What this calculator does

This wet-bulb temperature calculator estimates the temperature air can reach through evaporative cooling at a given temperature and humidity. Wet-bulb temperature is important in meteorology, cooling processes, and heat-stress interpretation because it links temperature with the evaporative capacity of the air.

When the air is dry, evaporation is efficient and wet-bulb temperature sits much lower than air temperature. When the air is already moisture-laden, evaporation becomes less effective and wet-bulb temperature climbs closer to the dry-bulb value. That relationship helps explain both cooling performance and some forms of environmental heat stress.

Inputs explained

  • Air temperature: Enter the dry-bulb air temperature used as the starting condition.
  • Relative humidity: Enter the moisture state of the air as a percentage.
  • Internal unit handling: The Stull approximation is evaluated in Celsius inside the engine and the page reports both C and F outputs.

How it works / method

The calculator uses Roland Stull's compact empirical wet-bulb approximation. It is a practical shortcut for standard near-sea-level atmospheric pressure and is widely used for quick estimation when a full psychrometric or iterative solution is unnecessary. The method is especially useful when you need an online estimate from only temperature and relative humidity.

Formula used

Tw = T atan(0.151977 (RH + 8.313659)^0.5) + atan(T + RH) - atan(RH - 1.676331) + 0.00391838 RH^1.5 atan(0.023101 RH) - 4.686035

This is the Stull 2011 approximation for standard atmospheric pressure. It is a fit, not a full thermodynamic solver, so it is best treated as a practical estimate rather than an exact psychrometric reference value.

Practical note: Wet-bulb calculations depend on the chosen model, pressure assumptions, and input quality. In high-altitude or precision applications, a pressure-aware method or direct instrument reading is preferable.

Wet Bulb Temperature Calculator

--

Step-by-step example

Suppose the air temperature is 32 C and the relative humidity is 50 percent. The wet-bulb value helps show how much evaporative cooling is still available.

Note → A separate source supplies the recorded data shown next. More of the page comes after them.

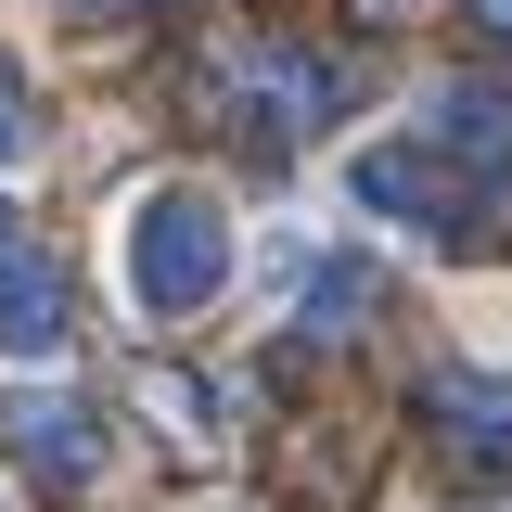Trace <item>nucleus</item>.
Returning <instances> with one entry per match:
<instances>
[{
  "label": "nucleus",
  "instance_id": "1",
  "mask_svg": "<svg viewBox=\"0 0 512 512\" xmlns=\"http://www.w3.org/2000/svg\"><path fill=\"white\" fill-rule=\"evenodd\" d=\"M128 282H141L154 320L218 308V282H231V218H218V192H154V205L128 218Z\"/></svg>",
  "mask_w": 512,
  "mask_h": 512
},
{
  "label": "nucleus",
  "instance_id": "2",
  "mask_svg": "<svg viewBox=\"0 0 512 512\" xmlns=\"http://www.w3.org/2000/svg\"><path fill=\"white\" fill-rule=\"evenodd\" d=\"M423 423L461 461H512V372H436L423 384Z\"/></svg>",
  "mask_w": 512,
  "mask_h": 512
},
{
  "label": "nucleus",
  "instance_id": "3",
  "mask_svg": "<svg viewBox=\"0 0 512 512\" xmlns=\"http://www.w3.org/2000/svg\"><path fill=\"white\" fill-rule=\"evenodd\" d=\"M0 423H13V461H26L39 487H90V474H103V436H90V410H64V397H13Z\"/></svg>",
  "mask_w": 512,
  "mask_h": 512
},
{
  "label": "nucleus",
  "instance_id": "4",
  "mask_svg": "<svg viewBox=\"0 0 512 512\" xmlns=\"http://www.w3.org/2000/svg\"><path fill=\"white\" fill-rule=\"evenodd\" d=\"M64 308H77V295H64V256H13V269H0V346H13V359H52Z\"/></svg>",
  "mask_w": 512,
  "mask_h": 512
},
{
  "label": "nucleus",
  "instance_id": "5",
  "mask_svg": "<svg viewBox=\"0 0 512 512\" xmlns=\"http://www.w3.org/2000/svg\"><path fill=\"white\" fill-rule=\"evenodd\" d=\"M359 205H384V218H410V231H448V218H461V192H448V167H423V154H359Z\"/></svg>",
  "mask_w": 512,
  "mask_h": 512
},
{
  "label": "nucleus",
  "instance_id": "6",
  "mask_svg": "<svg viewBox=\"0 0 512 512\" xmlns=\"http://www.w3.org/2000/svg\"><path fill=\"white\" fill-rule=\"evenodd\" d=\"M436 154H461V167H500L512 180V90H436Z\"/></svg>",
  "mask_w": 512,
  "mask_h": 512
},
{
  "label": "nucleus",
  "instance_id": "7",
  "mask_svg": "<svg viewBox=\"0 0 512 512\" xmlns=\"http://www.w3.org/2000/svg\"><path fill=\"white\" fill-rule=\"evenodd\" d=\"M359 308H384V269H359V256L308 269V295H295V320H308V333H359Z\"/></svg>",
  "mask_w": 512,
  "mask_h": 512
},
{
  "label": "nucleus",
  "instance_id": "8",
  "mask_svg": "<svg viewBox=\"0 0 512 512\" xmlns=\"http://www.w3.org/2000/svg\"><path fill=\"white\" fill-rule=\"evenodd\" d=\"M13 154H26V77L0 64V167H13Z\"/></svg>",
  "mask_w": 512,
  "mask_h": 512
},
{
  "label": "nucleus",
  "instance_id": "9",
  "mask_svg": "<svg viewBox=\"0 0 512 512\" xmlns=\"http://www.w3.org/2000/svg\"><path fill=\"white\" fill-rule=\"evenodd\" d=\"M461 13H474V39H500V52H512V0H461Z\"/></svg>",
  "mask_w": 512,
  "mask_h": 512
},
{
  "label": "nucleus",
  "instance_id": "10",
  "mask_svg": "<svg viewBox=\"0 0 512 512\" xmlns=\"http://www.w3.org/2000/svg\"><path fill=\"white\" fill-rule=\"evenodd\" d=\"M0 269H13V205H0Z\"/></svg>",
  "mask_w": 512,
  "mask_h": 512
},
{
  "label": "nucleus",
  "instance_id": "11",
  "mask_svg": "<svg viewBox=\"0 0 512 512\" xmlns=\"http://www.w3.org/2000/svg\"><path fill=\"white\" fill-rule=\"evenodd\" d=\"M90 13H116V0H90ZM128 13H154V0H128Z\"/></svg>",
  "mask_w": 512,
  "mask_h": 512
},
{
  "label": "nucleus",
  "instance_id": "12",
  "mask_svg": "<svg viewBox=\"0 0 512 512\" xmlns=\"http://www.w3.org/2000/svg\"><path fill=\"white\" fill-rule=\"evenodd\" d=\"M359 13H397V0H359Z\"/></svg>",
  "mask_w": 512,
  "mask_h": 512
}]
</instances>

  1. Enter 32 for air temperature.
  2. Enter 50 for relative humidity.
  3. The page estimates a wet-bulb temperature near the mid 20s C.
  4. That gap between dry-bulb and wet-bulb temperature reflects the cooling that evaporation can still produce.
  5. If humidity rises further, the wet-bulb result climbs and the available evaporative relief shrinks.

Use cases

  • Checking whether evaporative cooling methods are likely to be effective in a given weather pattern.
  • Comparing humid heat events where dry air temperature alone understates environmental strain.
  • Supporting psychrometric interpretation in classrooms, field notes, and quick engineering estimates.
  • Providing an input or comparison point for broader heat-stress discussions and related tools such as WBGT.

Assumptions and limitations

  • This page uses an approximation that assumes standard atmospheric pressure and is not a universal replacement for full psychrometric methods.
  • Results become less reliable outside the validated range described in the Stull paper and in unusual cold-dry combinations.
  • The calculator does not directly account for site elevation, barometric pressure variation, radiation, or clothing.
  • For critical occupational or medical safety decisions, measured wet-bulb or WBGT instruments are stronger evidence than an estimate.

Use this tool for interpretation and screening. If the decision is about exposure limits in sun or work-rest guidance, compare the result with the WBGT calculator and local protocols.

Frequently Asked Questions

Wet-bulb temperature is the lowest temperature air can reach by evaporating water into it at the current pressure.
Because evaporation removes heat. When the air is not saturated, that process cools the wetted thermometer surface below the dry-bulb temperature.
They are close when relative humidity is very high and the air cannot support much additional evaporation.
No. It uses the Stull approximation, which is a compact estimate from air temperature and relative humidity.
Because pressure affects psychrometric relationships, and this simplified approximation assumes standard pressure rather than solving for local pressure explicitly.
Use wet bulb for evaporative cooling potential and some heat-stress contexts. Use dew point for a more direct measure of moisture content.